Denn nicht allein Fußballbegeisterten hat Kiew, die Hauptstadt der Ukraine, viel zu bieten. Die Stadt ist stolz auf ihre weit über tausendjährige Tradition. "Um das Jahr 1240 hatte Kiew rund 50.000 Einwohner und war zweitgrößte Stadt Europas", berichtet Jazko. Der Schutzpatron der Stadt ist Wladimir, der Heilige. Der mittelalterliche Kriegsherr und Großfürst erkämpfte sich mit einem skandinavischen Söldnerheer die Macht im Kiewer Rus, dem mittelalterlichen Großreich. Wladimir gilt als der Mann, der das Christentum in der Stadt und der Region einführte. Bevor er im Jahr 988 die Prinzessin Anna von Byzanz heiratete, ließ er sich im Dnjepr taufen.

Rund 900 Jahre nach der Einführung des Christentums wurde in Kiew die Wladimir-Kathedrale eröffnet. Sie ist der Hauptsitz der ukrainisch-orthodoxen Kirche Kiewer Patriarchats, eine orthodoxe Kirche, die bewusst auf Distanz zu Moskau geht.

Kiew, so betont Jazko, ist eine der drei bedeutsamsten Stätten des orthodoxen Glaubens - und steht damit gleichauf mit dem Berg Athos in Griechenland und der Stadt Jerusalem. In der Stalinzeit freilich waren die vielen Kirchen in der Stadt den Herrschenden ein Dorn im Auge: Mehr als 150 Gotteshäuser wurden dem Erdboden gleichgemacht, das heißt "geköpft", und umfunktioniert.

Auch die Klosterkirche von St. Michael wurde 1936 kurzerhand in die Luft gesprengt. Seit gut zehn Jahren ist sie wieder aufgebaut; ihre vergoldeten Dächer und die hellblauen Fassaden sind weithin sichtbar. Heute zählt sie zum "heiligen Dreieck" der Stadt. Zu diesem gehören auch die smaragdgrüne Andreaskirche - das kleine architektonische Juwel aus dem 18. Jahrhundert wurde einst von Bartolomeo Francesco Rastrelli geschaffen.

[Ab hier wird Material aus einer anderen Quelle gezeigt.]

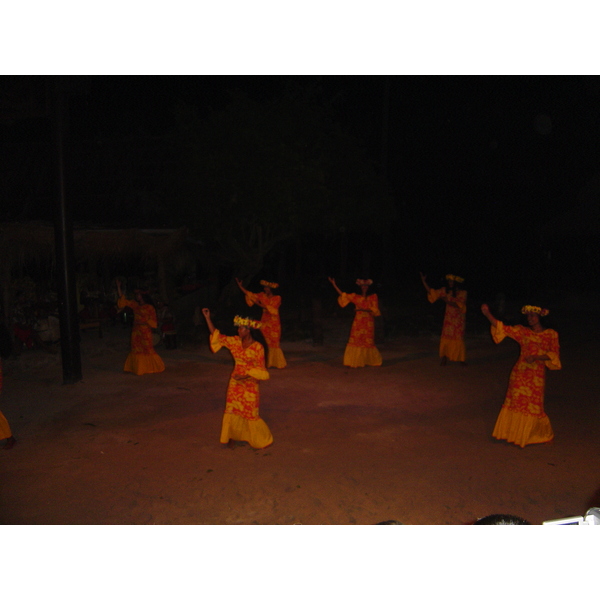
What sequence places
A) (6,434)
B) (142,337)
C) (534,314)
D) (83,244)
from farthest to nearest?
(83,244), (142,337), (6,434), (534,314)

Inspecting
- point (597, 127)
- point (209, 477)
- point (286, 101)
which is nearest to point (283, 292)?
point (286, 101)

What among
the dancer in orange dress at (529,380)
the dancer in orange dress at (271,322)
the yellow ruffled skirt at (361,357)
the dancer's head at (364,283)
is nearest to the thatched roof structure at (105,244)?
the dancer in orange dress at (271,322)

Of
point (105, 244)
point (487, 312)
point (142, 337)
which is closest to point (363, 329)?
point (142, 337)

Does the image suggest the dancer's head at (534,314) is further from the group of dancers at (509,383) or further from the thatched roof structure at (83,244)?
the thatched roof structure at (83,244)

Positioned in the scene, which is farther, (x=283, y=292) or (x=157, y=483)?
(x=283, y=292)

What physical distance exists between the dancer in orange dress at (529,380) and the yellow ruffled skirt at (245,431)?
273 centimetres

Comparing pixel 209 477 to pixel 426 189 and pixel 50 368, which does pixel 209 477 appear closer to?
pixel 50 368

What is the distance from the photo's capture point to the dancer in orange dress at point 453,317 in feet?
30.4

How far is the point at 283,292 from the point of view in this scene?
2080cm

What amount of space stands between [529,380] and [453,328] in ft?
12.5

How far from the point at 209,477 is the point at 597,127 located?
2161 cm

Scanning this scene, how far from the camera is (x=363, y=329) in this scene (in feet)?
31.6

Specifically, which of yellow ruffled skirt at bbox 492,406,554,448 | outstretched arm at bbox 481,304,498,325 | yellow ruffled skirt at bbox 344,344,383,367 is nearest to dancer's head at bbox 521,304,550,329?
outstretched arm at bbox 481,304,498,325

Dritte im Bunde ist die Sophienkathedrale, die seit 1990 als Weltkulturerbe unter dem Schutz der Unesco steht. Sie wurde ursprünglich vor knapp 1.000 Jahren nach dem Vorbild der Hagia Sophia in Konstantinopel errichtet und war über Jahrhunderte die Hauptkirche der Kiewer Rus.